Unfortunately far-end tuning is not sufficient for us to have a reliable Gen 2 communication. We would like to run PCIe tuning on TX1. What are the tuning parameters available on TX1 and how can we access them?
Before analyzing things at physical layer level, can we quickly do couple of things?
→ What is the end point device in this case?
→ What kind of AER errors are we observing? (as in Correctable or UnCorrectable or both)?
→ Do we have ASPM states (L0s / L1) enabled for the link in this case? (“lspci -vvvv” would tell us this)
→ Can we try disabling ASPM completely (add ‘pcie_aspm=off’ to kernel command line) and see if we still observe AER errors? (Over the time, we have observed that, there are many end points where ASPM-L0s/L1 is broken. So, its worth giving a try by disabling ASPM completely)
In general if your layout follow our layout rules there wouldn’t need manually tuning.
So please check PCIE Interface Signal Routing Requirements in JetsonTX1_OEM_Product_DesignGuide:
Is your total length over spec?
How about trace impedance, reference plan and series caps placement?
We will provide the trace length report separately. All the guidelines were followed and all the PCIe rules were followed. Impedance, reference plan and series caps placement are all within spec.
We have already proven that tuning the PCIe switch dramatically reduces the AER errors, now we need to do the same on TX1 registers.
Did you read the value of Root Error Status Register (34.4.6.13 T_PCIE2_RP_ERPTCAP_ERR_STS in TRM) to find out which kind of AER you met?
I saw many 0.22uF cap between AP and PCIe switch, not sure if the switch can handle this to isolate TX1 module side and AP side, and as you can see in OEM DG, only 0.1uF cap mentioned in PCIe design. Can you try testing signals without these 0.22uF cap?
I will follow-up separately. Can we take this discussion offline via email? Want to share EYE plots of pre/post SerDes tuning of the switch and seeing massive improvement. Also will confirm your questions. Since you already have our schematics this discussion can move quickly. We are time-crunched for production!

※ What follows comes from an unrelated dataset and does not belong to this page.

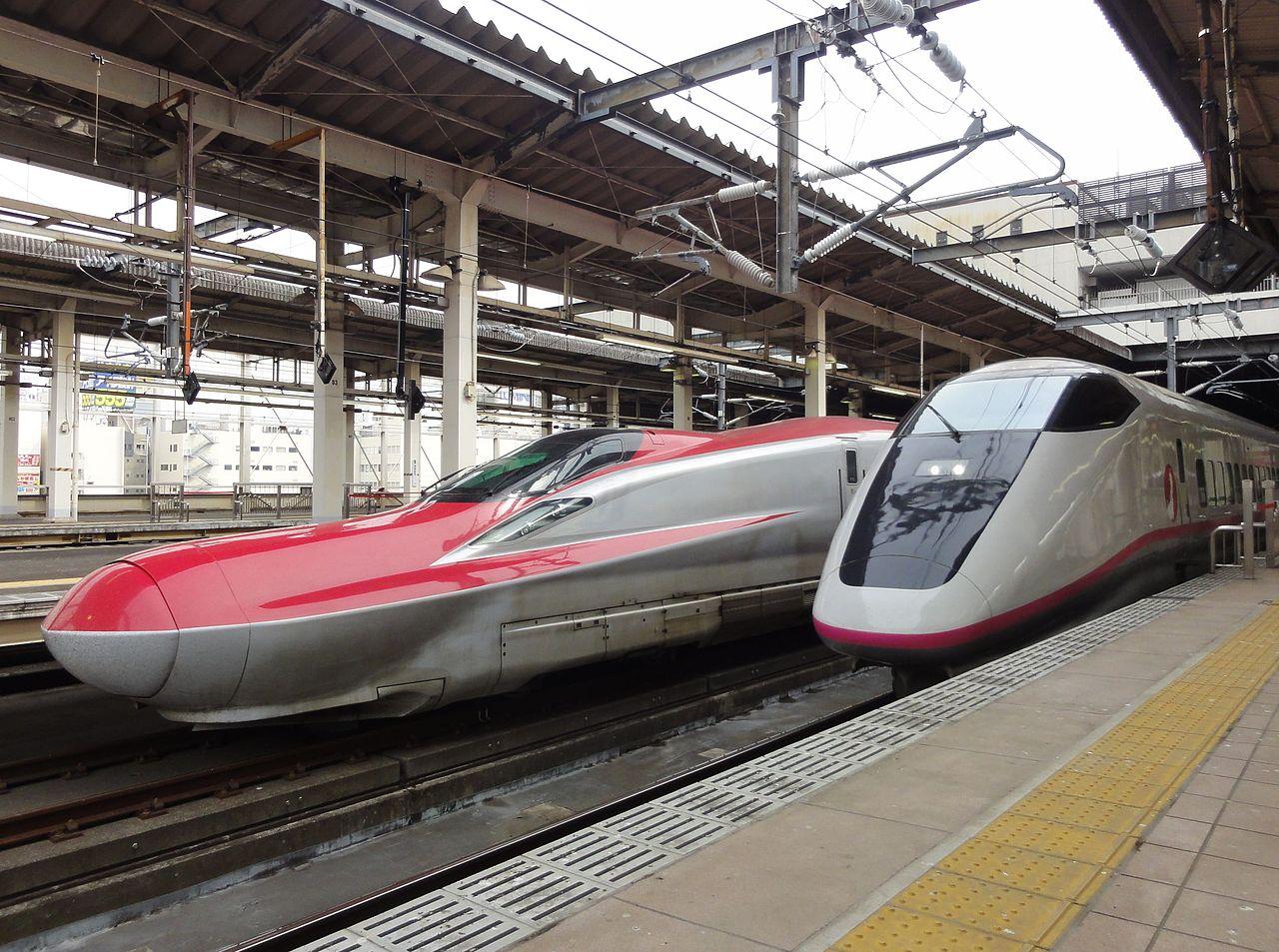 1280px-JRE_E6_S12_E3_R1_omiya_20130320.jpg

I understand no one has requested SerDes Tuning before but for our design its mandatory.
Just verified (cannot mention specifics in public forum). Our Carrier Board uses 0.1uF AC capacitors btw switch and Tx1-modules, verified in the schematic, which meets the NVIDIA’s design guide document.
If you are referring to our schematic, the 0.22uF caps are used in PCIE redriver (from CPU PCIE ports) → switch path and also used in filters for various power rails.

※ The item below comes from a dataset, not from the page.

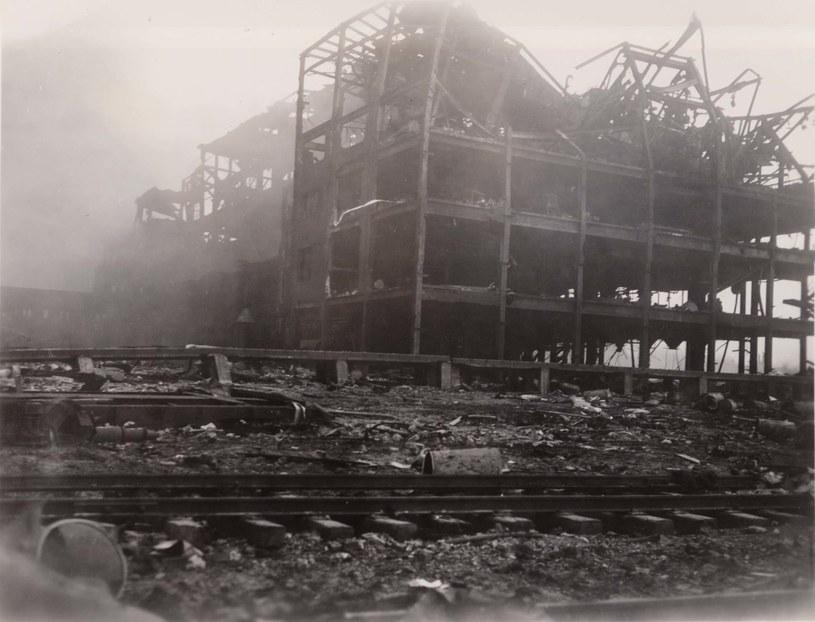 Ruiny fabryki gumy, która znajdowała się 300 metrów od epicentrum /domena publiczna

The AER error settings are hard to catch but will give it a shot.
YC> IDT SW ports connected to Tx1 modules are the end point.
→ What kind of AER errors are we observing? (as in Correctable or UnCorrectable or both)?

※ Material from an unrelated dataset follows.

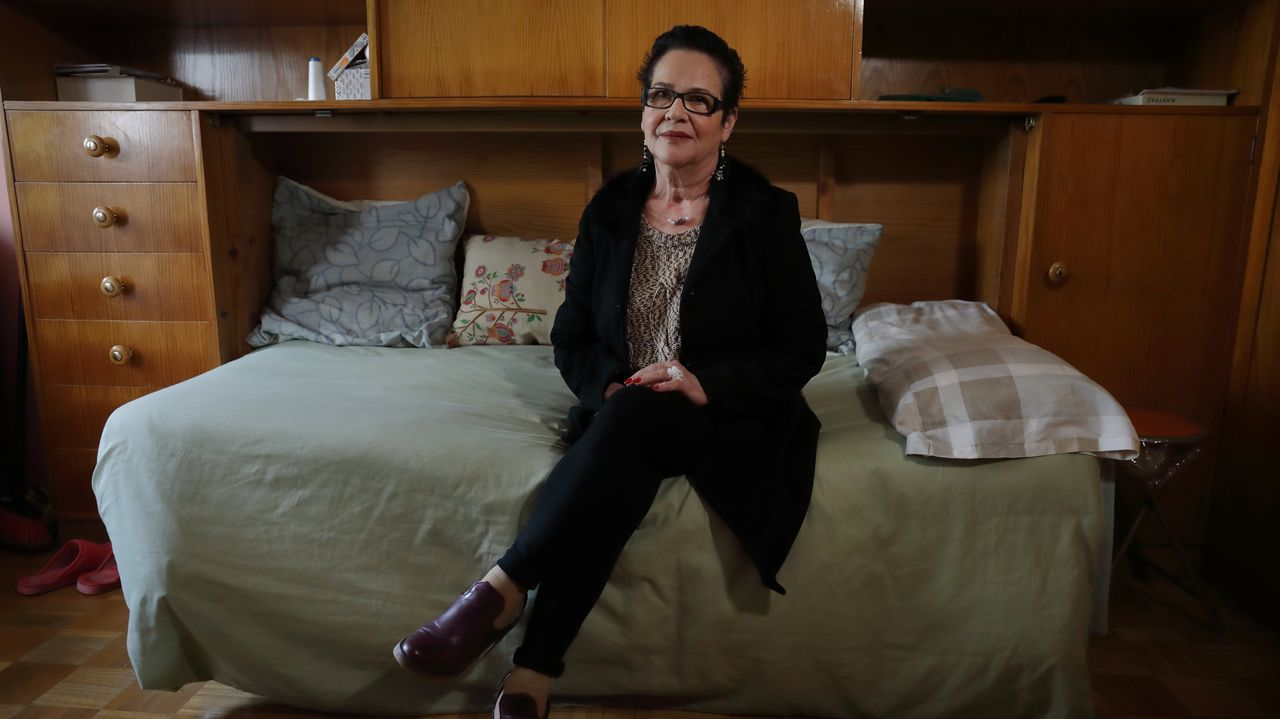 Esther Monroy, en su casa de A Coruña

YC> So far, only Correctable errors are being observed.
→ Do we have ASPM states (L0s / L1) enabled for the link in this case? (“lspci -vvvv” would tell us this)
YC> We confirmed ASPM was enabled.
→ Can we try disabling ASPM completely (add ‘pcie_aspm=off’ to kernel command line) and see if we still observe AER errors? (Over the time, we have observed that, there are many end points where ASPM-L0s/L1 is broken. So, its worth giving a try by disabling ASPM completely)
YC> We’re going to re-run the test with ASPM disabled soon.
Good news. The team re-tested with ASPM disabled on 24 TX1 modules over 24 hours. No AER errors reported. Agree it was strange that AER errors would increase with ASPM disabled. Next step is to test ASPM enabled and SSC turned on. Will be in touch regarding register tuning.